T.o. incoming e Dmc. Sono le due anime di Parma Incoming, che, da 22 anni, promuove il turismo sul territorio di Parma e provincia forte di questa duplice natura. Nel primo caso offre i servizi funzionali alla creazione di itinerari con servizi personalizzati per gruppi e individuali. Nel secondo si occupa dell’organizzazione di viaggi incentive, convention, congressi, eventi di natura musicale, sportiva o enogastronomica.

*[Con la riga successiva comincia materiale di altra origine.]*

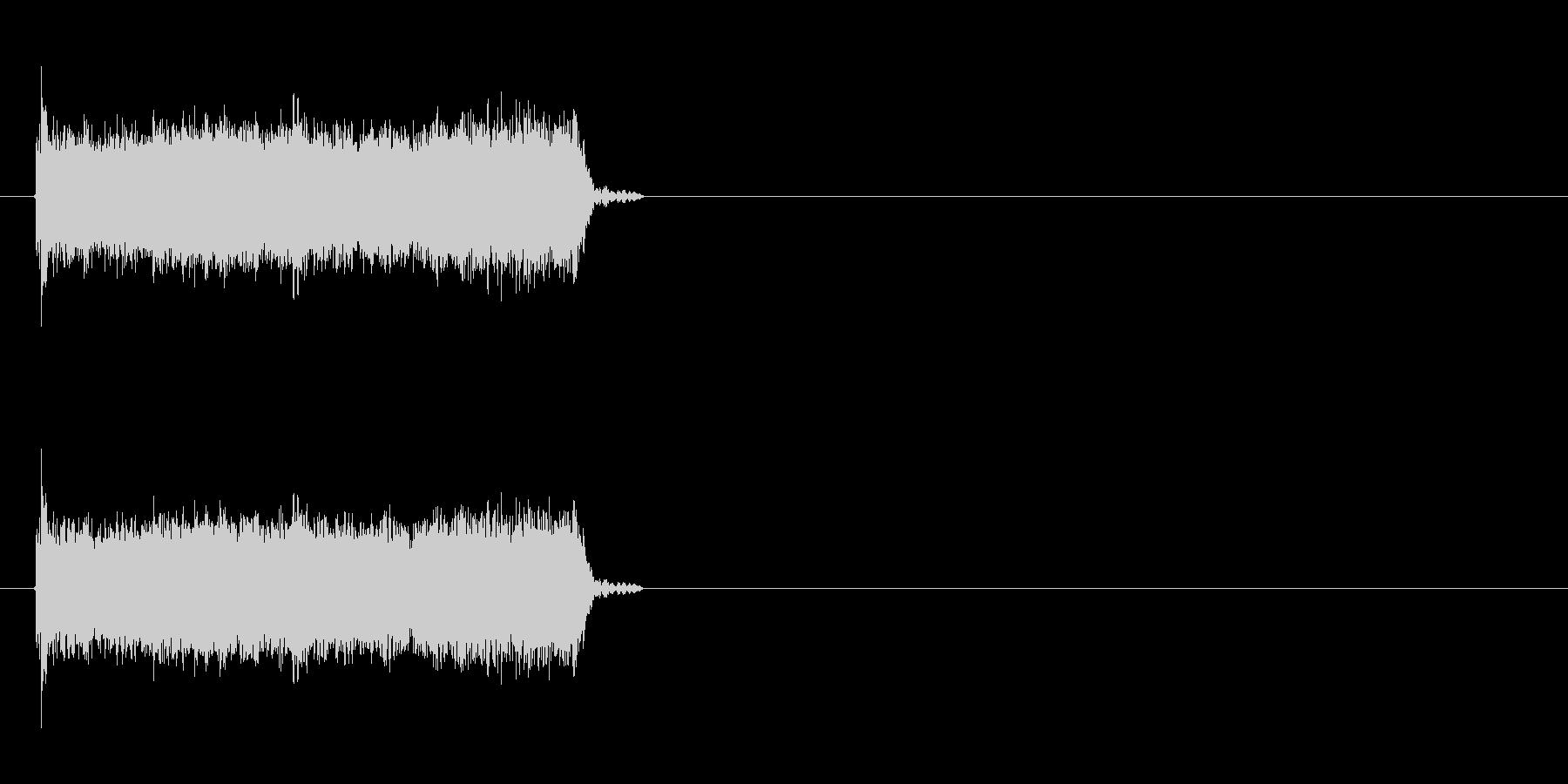 ロック曲等に使えるエレキギター効果音3の未再生の波形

Tra le novità, “l’Opera tour a Parma e nelle terre verdiane per il Festival Verdi 2023, di cui Parma Incoming è il tour operator partner ufficiale – spiega la responsabile marketing, Nicoletta Perusin -, il food tour Le tre città italiane creative Unesco per la gastronomia Bergamo Alba e Parma e i food team building ispirati al territorio della Food Valley e i viaggi culinari per food lovers e professionisti della ristorazione”.

Team building in crescita

La domanda dal mercato italiano proviene dalle aziende, “per meeting, corporate event che possano includere i nostri format di team building”, afferma la manager.

In particolare per l’autunno, aumenta la richiesta “di team building personalizzati dal format: come la lezione di cucina in squadre per la preparazione di ricette della Food Valley; la visita alla produzione del Parmigiano Reggiano; la degustazione e pranzo a base di prodotti dell’azienda agricola ospitante, ascoltando il racconto del modello di economia circolare e sostenibilità ambientale adottato”.

In aumento i gruppi dall’estero

Quanto ai mercati esteri Perusin cita: “Nord Europa; Uk, Svizzera, Germania, Spagna; Australia, Nuova Zelanda, Usa e da quest’anno un ritorno del Giappone”.

La risposta è “molto positiva, sono in aumento i gruppi che pernottano sul territorio di Parma almeno 4 notti – afferma -, visitando anche altre città, Piacenza, Modena, Bologna, e che viaggiano per motivi culturali in un territorio dove si può abbinare arte, musica, food nello stesso tour”.